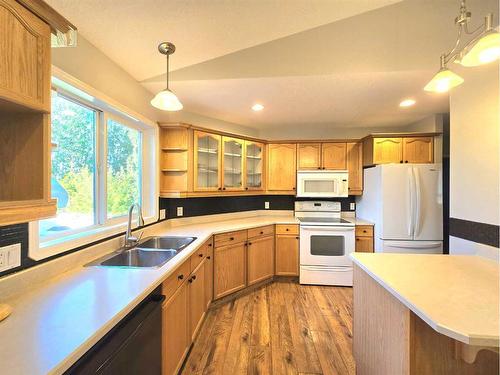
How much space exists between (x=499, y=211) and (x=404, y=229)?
1.46 metres

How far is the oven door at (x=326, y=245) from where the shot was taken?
317 cm

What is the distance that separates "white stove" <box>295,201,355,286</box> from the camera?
3.16 m

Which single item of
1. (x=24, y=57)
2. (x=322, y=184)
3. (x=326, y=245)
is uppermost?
(x=24, y=57)

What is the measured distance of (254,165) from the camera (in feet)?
11.8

§ **Problem**:
Please rewrite the rows above, swapping "camera" for "viewer" wherever it occurs and changing nothing else. Leave the pictures out.

§ **Answer for this exercise**:
How much space exists between (x=499, y=211) and (x=404, y=229)?
1.46 metres

How far is the oven door at (x=326, y=245) from where the shot was taken?
317 cm

What is the distance that separates "white stove" <box>295,201,355,286</box> from the viewer?
3.16 m

Which single item of
1. (x=24, y=57)
2. (x=322, y=184)
3. (x=326, y=245)
is uppermost?
(x=24, y=57)

What is the measured distance of (254,165) from the viewer (in feet)?
11.8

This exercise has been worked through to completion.